The MENA region is going to be the next big growth market for e-commerce. The Gulf region especially is being touted as the market that’s set to grow exponentially within the next couple of years. In fact, according to PayFort, the Middle East e-commerce market would grow to US$69 billion by 2020, almost doubling in size in just a few years. According to Statista, overall growth across the Middle East and Africa would be at a CAGR of 11% in the next four years (2018-2022).
Well, this is all good, but what’s the current scenario of e-commerce in the Middle East? An oft-quoted Gartner study stated that, in 2016, only 15% business in the Middle East had any online commerce presence, and back then, 90% of online purchases made by residents were from foreign businesses. It was also publicly reported that only 2% of retail in the Middle East took place online, despite the region having one of the best internet penetration rates in the world.
The potential for e-commerce definitely exists in the Middle East. Let’s take a closer look at the factors that are favorable for growth, challenges the region faces, key markets in the region, key players in these markets, and buying behavior of consumers in these markets.
FUELING E-COMMERCE GROWTH
The Middle East, and especially the Gulf region, benefits from high spending potential, as the region boasts of a high per capita income. The fact that the internet penetration and social media penetration is also some of the best in the world means that the Middle East is ripe for online business.
A 2017 We Are Social and Hootsuite study noted that the UAE has the world’s highest social media penetration, while Saudi Arabia had the highest social media user growth in the world. Deloitte shared similar findings in 2017, which showcased social media penetration to be 99% in the UAE, and 73% year-on-year (YoY) growth in Saudi Arabia. When it comes to internet penetration, the region is, again, well above the global average of 51.7%, with more than 60% of the population using the internet, according to Deloitte’s Going Digital report. The UAE leads here as well, with more than 80% internet penetration in the state, which is, again, one of the highest in the entire world. If you look at the MENA region as a whole, the internet penetration there has been rising rapidly at 15% YoY. Smartphone penetration is also unusually high in the region. For example, in Saudi Arabia, nine out of 10 people use a smartphone, and most of them use it to go online. The great cellular connectivity in the region also helps.
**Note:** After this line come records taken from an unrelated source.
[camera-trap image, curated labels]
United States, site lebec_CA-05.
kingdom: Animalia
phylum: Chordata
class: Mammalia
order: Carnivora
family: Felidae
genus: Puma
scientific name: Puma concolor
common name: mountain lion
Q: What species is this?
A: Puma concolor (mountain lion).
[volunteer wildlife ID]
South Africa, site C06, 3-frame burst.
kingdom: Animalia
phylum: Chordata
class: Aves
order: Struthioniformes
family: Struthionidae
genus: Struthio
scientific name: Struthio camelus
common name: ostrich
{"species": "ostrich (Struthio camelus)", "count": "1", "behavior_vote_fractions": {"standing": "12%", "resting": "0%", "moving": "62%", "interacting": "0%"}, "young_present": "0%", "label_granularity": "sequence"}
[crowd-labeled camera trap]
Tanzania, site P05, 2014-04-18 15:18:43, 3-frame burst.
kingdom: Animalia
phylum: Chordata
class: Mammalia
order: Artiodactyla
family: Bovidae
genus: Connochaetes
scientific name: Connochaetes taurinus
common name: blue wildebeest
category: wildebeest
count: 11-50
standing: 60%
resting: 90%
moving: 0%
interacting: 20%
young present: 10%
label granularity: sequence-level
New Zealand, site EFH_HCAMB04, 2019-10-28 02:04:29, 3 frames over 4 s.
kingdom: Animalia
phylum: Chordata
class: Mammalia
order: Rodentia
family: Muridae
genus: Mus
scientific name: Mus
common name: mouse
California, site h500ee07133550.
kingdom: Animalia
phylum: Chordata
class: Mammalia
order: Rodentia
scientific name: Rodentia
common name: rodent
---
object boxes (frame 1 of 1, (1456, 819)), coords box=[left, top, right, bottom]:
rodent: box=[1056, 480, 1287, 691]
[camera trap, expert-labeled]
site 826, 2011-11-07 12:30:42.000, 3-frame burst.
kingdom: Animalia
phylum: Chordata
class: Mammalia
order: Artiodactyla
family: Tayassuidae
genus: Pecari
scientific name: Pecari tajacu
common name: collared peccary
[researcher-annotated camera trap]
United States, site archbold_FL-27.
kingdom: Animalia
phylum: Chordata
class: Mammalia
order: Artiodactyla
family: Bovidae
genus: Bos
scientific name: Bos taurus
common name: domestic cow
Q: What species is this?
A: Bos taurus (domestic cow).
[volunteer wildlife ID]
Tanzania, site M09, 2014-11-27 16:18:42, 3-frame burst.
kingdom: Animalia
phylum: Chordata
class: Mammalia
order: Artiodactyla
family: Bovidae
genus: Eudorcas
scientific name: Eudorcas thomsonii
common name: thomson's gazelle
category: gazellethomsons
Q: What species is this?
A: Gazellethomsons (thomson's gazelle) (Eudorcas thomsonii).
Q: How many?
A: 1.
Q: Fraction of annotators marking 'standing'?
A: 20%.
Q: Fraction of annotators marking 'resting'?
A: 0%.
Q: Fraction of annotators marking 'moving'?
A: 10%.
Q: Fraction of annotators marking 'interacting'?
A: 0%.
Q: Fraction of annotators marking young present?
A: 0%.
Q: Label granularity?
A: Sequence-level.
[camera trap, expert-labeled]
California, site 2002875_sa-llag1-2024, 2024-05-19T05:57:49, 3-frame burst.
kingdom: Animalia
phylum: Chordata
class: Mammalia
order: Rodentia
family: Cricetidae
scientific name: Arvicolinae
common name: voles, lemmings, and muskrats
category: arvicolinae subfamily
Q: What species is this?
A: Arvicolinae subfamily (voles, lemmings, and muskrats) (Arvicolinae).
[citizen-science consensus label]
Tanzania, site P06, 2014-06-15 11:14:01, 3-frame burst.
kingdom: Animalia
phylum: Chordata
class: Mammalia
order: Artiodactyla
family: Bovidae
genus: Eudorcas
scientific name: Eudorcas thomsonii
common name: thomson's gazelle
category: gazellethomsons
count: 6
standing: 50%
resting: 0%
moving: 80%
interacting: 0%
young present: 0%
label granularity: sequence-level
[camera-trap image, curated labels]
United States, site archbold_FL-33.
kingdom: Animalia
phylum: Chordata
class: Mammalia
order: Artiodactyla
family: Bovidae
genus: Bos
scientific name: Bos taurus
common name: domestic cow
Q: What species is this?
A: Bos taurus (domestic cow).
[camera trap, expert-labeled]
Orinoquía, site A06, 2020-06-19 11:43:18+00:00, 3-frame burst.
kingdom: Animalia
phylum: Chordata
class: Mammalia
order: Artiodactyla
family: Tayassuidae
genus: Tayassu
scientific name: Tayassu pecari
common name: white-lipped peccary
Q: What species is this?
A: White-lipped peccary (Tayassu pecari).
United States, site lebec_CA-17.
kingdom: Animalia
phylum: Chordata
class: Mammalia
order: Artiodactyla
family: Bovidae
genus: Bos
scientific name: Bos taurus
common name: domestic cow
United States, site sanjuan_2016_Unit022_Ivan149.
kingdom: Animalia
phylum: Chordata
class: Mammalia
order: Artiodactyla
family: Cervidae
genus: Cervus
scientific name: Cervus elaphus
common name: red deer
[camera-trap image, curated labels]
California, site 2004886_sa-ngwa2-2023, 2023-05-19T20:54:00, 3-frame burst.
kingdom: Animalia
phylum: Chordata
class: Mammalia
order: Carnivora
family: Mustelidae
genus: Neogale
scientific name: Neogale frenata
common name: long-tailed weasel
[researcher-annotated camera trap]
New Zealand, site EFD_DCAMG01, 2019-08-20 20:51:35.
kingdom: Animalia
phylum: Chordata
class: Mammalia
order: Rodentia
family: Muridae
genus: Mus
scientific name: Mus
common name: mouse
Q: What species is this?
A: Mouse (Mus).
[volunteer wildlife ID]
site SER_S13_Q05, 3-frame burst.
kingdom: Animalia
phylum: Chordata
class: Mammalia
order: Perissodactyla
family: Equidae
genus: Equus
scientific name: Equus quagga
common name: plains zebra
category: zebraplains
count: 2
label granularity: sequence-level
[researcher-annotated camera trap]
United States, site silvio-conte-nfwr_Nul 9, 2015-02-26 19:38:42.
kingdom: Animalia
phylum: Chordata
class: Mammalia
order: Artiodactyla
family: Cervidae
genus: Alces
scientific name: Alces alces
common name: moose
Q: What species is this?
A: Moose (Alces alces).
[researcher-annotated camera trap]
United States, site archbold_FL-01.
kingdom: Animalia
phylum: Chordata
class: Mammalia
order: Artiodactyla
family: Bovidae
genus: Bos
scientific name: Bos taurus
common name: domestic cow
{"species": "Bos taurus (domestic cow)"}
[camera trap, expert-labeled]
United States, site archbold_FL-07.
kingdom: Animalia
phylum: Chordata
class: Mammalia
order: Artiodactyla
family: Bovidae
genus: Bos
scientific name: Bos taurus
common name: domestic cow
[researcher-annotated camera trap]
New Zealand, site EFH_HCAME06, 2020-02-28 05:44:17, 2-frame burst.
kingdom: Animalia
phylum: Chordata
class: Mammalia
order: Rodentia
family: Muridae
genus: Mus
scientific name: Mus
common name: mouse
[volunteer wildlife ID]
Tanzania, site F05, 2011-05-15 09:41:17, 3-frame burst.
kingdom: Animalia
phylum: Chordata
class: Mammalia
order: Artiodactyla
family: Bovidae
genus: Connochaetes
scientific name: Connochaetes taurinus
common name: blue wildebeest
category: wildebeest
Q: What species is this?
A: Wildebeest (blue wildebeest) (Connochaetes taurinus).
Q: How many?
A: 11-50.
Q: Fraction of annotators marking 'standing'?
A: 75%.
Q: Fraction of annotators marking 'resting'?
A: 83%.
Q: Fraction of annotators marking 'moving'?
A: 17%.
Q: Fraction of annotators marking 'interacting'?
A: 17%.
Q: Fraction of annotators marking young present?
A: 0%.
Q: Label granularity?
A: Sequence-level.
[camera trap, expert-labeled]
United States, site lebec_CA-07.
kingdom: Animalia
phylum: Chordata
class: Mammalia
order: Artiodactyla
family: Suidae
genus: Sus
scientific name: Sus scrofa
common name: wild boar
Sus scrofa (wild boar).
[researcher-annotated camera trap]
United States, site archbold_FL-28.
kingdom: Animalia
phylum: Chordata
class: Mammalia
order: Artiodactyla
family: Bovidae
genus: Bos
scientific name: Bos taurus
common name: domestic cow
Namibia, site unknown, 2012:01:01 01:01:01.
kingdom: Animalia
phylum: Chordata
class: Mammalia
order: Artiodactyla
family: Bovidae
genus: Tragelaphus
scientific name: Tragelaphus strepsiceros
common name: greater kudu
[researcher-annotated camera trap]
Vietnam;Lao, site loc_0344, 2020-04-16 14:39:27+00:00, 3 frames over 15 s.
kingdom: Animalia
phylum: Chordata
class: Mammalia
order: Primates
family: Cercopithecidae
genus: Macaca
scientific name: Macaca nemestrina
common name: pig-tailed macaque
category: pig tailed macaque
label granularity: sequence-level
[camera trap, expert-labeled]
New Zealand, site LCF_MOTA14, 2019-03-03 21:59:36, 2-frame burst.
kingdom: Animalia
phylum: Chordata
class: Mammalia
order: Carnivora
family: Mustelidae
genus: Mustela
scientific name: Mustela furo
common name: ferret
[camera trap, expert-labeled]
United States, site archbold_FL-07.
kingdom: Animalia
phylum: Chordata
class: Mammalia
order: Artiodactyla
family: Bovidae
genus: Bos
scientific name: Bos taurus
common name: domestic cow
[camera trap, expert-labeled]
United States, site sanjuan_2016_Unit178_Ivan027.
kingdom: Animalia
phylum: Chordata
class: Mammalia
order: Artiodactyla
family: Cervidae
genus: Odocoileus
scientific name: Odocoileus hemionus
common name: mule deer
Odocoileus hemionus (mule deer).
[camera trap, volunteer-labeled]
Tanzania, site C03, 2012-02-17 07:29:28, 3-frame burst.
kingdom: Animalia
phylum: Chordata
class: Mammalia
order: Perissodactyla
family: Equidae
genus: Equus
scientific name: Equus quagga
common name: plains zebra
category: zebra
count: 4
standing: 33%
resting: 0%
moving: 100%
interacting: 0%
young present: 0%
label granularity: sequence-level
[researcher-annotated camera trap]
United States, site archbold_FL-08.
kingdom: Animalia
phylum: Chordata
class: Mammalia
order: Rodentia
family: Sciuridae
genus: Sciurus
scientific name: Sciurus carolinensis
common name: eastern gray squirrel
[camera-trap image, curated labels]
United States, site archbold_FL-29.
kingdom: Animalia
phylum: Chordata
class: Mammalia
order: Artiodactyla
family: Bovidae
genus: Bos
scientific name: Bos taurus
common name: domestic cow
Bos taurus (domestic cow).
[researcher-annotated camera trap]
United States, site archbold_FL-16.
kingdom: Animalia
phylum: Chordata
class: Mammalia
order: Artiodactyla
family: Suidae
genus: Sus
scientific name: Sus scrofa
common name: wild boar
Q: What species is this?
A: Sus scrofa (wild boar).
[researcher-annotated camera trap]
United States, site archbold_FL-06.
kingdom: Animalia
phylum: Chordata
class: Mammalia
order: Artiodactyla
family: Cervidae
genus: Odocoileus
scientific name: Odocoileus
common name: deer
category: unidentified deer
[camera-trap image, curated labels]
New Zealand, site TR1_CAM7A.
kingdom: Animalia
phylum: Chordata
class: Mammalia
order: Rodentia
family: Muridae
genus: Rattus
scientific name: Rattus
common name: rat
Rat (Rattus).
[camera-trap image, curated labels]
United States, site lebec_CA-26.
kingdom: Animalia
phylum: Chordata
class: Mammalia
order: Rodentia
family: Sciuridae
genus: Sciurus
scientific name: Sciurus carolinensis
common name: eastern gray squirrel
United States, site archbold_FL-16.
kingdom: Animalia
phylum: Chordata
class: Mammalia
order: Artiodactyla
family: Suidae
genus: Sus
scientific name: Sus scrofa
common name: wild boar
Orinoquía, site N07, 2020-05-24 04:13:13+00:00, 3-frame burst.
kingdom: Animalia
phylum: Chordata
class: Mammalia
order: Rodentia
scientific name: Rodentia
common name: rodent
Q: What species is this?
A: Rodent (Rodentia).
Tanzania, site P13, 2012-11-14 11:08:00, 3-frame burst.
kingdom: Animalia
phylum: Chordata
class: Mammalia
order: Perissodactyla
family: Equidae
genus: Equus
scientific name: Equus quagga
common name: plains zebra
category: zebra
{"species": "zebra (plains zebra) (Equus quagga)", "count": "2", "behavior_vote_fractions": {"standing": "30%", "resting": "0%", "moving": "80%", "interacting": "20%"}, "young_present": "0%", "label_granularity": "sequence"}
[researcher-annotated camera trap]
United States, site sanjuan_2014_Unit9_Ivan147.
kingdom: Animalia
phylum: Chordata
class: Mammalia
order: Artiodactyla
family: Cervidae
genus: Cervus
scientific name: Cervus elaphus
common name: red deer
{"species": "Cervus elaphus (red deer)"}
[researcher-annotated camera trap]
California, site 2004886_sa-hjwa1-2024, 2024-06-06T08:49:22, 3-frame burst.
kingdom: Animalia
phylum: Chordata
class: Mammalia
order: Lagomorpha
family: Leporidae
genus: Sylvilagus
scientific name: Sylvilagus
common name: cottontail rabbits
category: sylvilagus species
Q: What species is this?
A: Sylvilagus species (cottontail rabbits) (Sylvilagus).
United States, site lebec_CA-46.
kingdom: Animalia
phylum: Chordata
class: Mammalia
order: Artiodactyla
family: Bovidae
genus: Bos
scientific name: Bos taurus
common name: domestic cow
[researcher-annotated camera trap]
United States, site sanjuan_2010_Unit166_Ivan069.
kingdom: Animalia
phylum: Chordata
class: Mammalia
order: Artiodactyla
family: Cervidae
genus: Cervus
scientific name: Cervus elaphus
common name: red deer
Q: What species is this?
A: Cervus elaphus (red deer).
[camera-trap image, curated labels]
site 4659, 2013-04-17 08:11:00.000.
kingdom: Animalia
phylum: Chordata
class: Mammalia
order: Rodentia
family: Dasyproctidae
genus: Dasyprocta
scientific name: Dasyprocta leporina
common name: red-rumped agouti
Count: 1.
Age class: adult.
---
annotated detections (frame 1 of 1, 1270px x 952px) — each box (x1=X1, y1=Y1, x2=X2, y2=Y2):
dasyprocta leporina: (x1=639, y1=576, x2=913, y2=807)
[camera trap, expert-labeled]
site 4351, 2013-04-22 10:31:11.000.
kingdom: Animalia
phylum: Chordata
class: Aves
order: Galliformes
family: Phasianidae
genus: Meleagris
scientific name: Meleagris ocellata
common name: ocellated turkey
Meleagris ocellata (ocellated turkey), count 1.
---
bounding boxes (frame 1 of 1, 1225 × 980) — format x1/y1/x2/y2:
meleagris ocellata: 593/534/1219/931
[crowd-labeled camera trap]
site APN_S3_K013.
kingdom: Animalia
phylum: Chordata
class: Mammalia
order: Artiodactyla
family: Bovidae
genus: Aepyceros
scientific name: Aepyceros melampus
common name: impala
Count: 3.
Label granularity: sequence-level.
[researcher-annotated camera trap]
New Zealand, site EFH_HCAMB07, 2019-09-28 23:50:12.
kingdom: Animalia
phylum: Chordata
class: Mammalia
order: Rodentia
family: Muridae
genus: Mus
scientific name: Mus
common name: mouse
High social media, internet penetration, and connectivity is only one side of the story when it comes to the potential of e-commerce in the Middle East. Another side is favorable regulations for online commerce, especially in the GCC. Let’s take the case of the UAE, where the government actively participates in making it easier for tech businesses to operate out of the region. For example, in the UAE, new e-commerce regulations from the Dubai Free Zones Council were made to promote more foreign direct investment into the e-commerce sector in Dubai, and help make the Emirate more attractive for e-commerce companies. The city also boasts of neighborhoods such as CommerCity, which is a $735 million project that’s dedicated to ecommerce, and located right next to the Dubai airport. This is apart from Dubai Internet City, which, according to reports, is already full, and is going to be expanded soon. Such initiatives are also under development in other countries in the GCC. What’s also interesting is the growing popularity of e-governance in these countries, which shows how both the government and its citizens are very comfortable going online to get various tasks done.